One joked he’d start a brewery, another laughed
as the old man lowered eyes beneath his cap.
He’d tossed some pillows in the trunk, a bag
of apples, half-a-pack of cigarettes, a tepid
canister of tea to ride the shotgun seat, like no
one else had warmed before—well, no one in the
past ten years, when the last of brewers in his
pension class had asked his help to pass away:
“Just drive me to Macocha Gorge,” a silent
hundred miles from Nymburk and its reach.
That was not our hero’s inspiration for today.
II.
He thought about his childhood as he drove,
shifting when the hills necessitated curves,
pulling off the road to urinate, then have
a smoke while checking bungee cords; all
the rusted corners of the trailer seemed to say:
“Don’t know what we’re doing, but it’s good
to be outside again,” as opposed to gathering
dust in the darkness of a cinderblock garage.
That was also gifted by the brewery, as long
as he’d have nothing tracing him to Charter 77.
He shook that notion from his head, a time
for all intents and purposes was dead, if
always hovering above the circumstance of
guys like him: compliant, shy, mostly thin,
devoid of family one way or another—“to each
his own” a phrase he all-too-often muttered,
sometimes at the pub when banter turned
its eye on him, fencing in his mug, as if a mate.
“That right there,” he’d hear them contemplate,
“speaks volumes”, an unassuming, get-me-to-
the-finish-line: this shift, this downtime
with the boys, this daily grind, this lack of
anyone to talk to, or rather, anything to say…
He dove back into why that ping-pong story
made his day—not the barrel plan, per se,
but what it meant to float from one source
to another, like a baby salmon in the eddies
wondering what salt tastes like, with zero
premonition that the fresh would lure it back;
the plastic ball itself would never care, but the
tosser was the reason he was driving there.
III.
That the day was Tuesday, in October, meant
the traffic up the mountain was a smattering
of spirits taking cover underneath the tree line.
He had the marshy apex largely to himself,
his childhood self as well; he parked the Trabant
near an open bunker, faithful all these years,
and walked the solemn ground imagining his
grandma’s tears when the grandpa he had
never met went off to fight against the Munich
Pact, “rest assured I’m coming back,” and maybe
eighty years would pass before a promise kept.
That would be the best act on this Lear-like
stage, even if no witnesses were there to see.
He shambled now in what he planned to do,
the barrel, like a Saint Bernard, waiting patiently
to be unleashed; he took a penknife to an apple
and chewed the next few minutes through,
wishing this would be the way the world could
tuck into a ping-pong ball and let the volley
carry on, equal to the fate of one who claims a
win and one who has to lose, satisfying rules.
“That’s the difference between play, as kids
grow up and feel a need to gamble life away.”

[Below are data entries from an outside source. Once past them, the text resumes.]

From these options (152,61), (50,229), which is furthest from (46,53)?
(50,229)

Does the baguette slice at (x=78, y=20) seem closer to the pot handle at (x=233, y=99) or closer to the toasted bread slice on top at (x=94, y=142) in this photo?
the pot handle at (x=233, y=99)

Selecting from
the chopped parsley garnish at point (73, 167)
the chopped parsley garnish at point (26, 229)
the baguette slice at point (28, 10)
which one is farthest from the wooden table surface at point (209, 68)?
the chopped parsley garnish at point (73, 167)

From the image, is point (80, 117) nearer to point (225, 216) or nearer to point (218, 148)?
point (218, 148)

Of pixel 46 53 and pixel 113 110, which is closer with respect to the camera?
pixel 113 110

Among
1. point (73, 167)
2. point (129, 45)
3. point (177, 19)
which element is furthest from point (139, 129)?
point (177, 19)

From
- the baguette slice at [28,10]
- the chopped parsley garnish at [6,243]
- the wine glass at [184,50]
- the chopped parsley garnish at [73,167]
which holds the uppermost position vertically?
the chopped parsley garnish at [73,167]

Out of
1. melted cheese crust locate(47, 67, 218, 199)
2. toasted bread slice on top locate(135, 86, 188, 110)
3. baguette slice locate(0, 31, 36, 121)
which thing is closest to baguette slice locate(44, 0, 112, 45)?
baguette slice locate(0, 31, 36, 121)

The wind was both behind that thought
and pushing it along, not to let it linger, not to
orchestrate the day with any untoward force.
IV.
He’d always seen with perfect sight, if cataracts
were niggling at the edges of his age; this
morning’s fog had lifted, though mists atop
the mountain could make a soul appear to cry.
No one was around, however, to cover up or
compare—“you also came for the view? What?

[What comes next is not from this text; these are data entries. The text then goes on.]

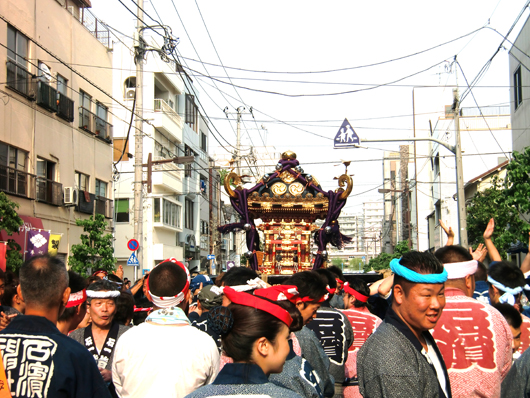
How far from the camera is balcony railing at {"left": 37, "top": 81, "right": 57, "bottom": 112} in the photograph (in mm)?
18344

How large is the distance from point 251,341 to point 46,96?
18.0 m

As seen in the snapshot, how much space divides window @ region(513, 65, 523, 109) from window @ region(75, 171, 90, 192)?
15.8m

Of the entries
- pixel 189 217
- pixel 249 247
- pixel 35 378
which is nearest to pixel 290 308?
pixel 35 378

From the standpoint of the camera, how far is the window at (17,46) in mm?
16922

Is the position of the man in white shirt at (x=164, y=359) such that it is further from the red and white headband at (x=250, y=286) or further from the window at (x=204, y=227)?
the window at (x=204, y=227)

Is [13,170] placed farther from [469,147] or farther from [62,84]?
[469,147]

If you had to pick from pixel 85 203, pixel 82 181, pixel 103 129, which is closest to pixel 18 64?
pixel 82 181

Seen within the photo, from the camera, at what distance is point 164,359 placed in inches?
137

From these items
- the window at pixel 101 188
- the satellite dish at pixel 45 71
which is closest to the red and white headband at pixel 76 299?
the satellite dish at pixel 45 71

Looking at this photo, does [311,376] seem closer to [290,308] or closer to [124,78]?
[290,308]

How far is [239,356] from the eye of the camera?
2496mm

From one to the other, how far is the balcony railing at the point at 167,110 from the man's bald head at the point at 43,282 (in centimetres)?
2928

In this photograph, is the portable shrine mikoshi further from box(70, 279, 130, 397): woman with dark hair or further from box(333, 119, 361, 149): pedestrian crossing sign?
box(70, 279, 130, 397): woman with dark hair

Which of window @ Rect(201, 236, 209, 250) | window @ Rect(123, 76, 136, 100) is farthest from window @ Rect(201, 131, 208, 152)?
window @ Rect(123, 76, 136, 100)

This barrel is… just here for the company”—
or some such artifice, rehearsed to no avail.
That walk-through served to frame the rest
of day (or days, as unasked angels might allow).
He pried the barrel’s lid and put the pillows in,
then the bag of apples; he left the cigarettes
on the Trabant seat but opened up the glove
compartment for a talisman from 1953: an owl
of lindenwood, hollowed out to make a whistle
if lips were pursed just so, given by his grandma
in case his wanders blurred the journey home.
That’d happened once or twice in passing
years, if no one heard or could respond in kind,
not that people were unkind, only disengaged.
He tucked it with the pillows and rolled on to
the task at hand; the depth above the waterfall
was just enough to keep the bark afloat, and
added weight might bottom out the scheme;
still, he closed the lid and tensed to blindly see.
Indeed, the barrel found the gap of gravity
and plunged just like that ping-pong ball. Then,
the man drove back to Nymburk to await its fate.
“That’s the way this year should end,” he said.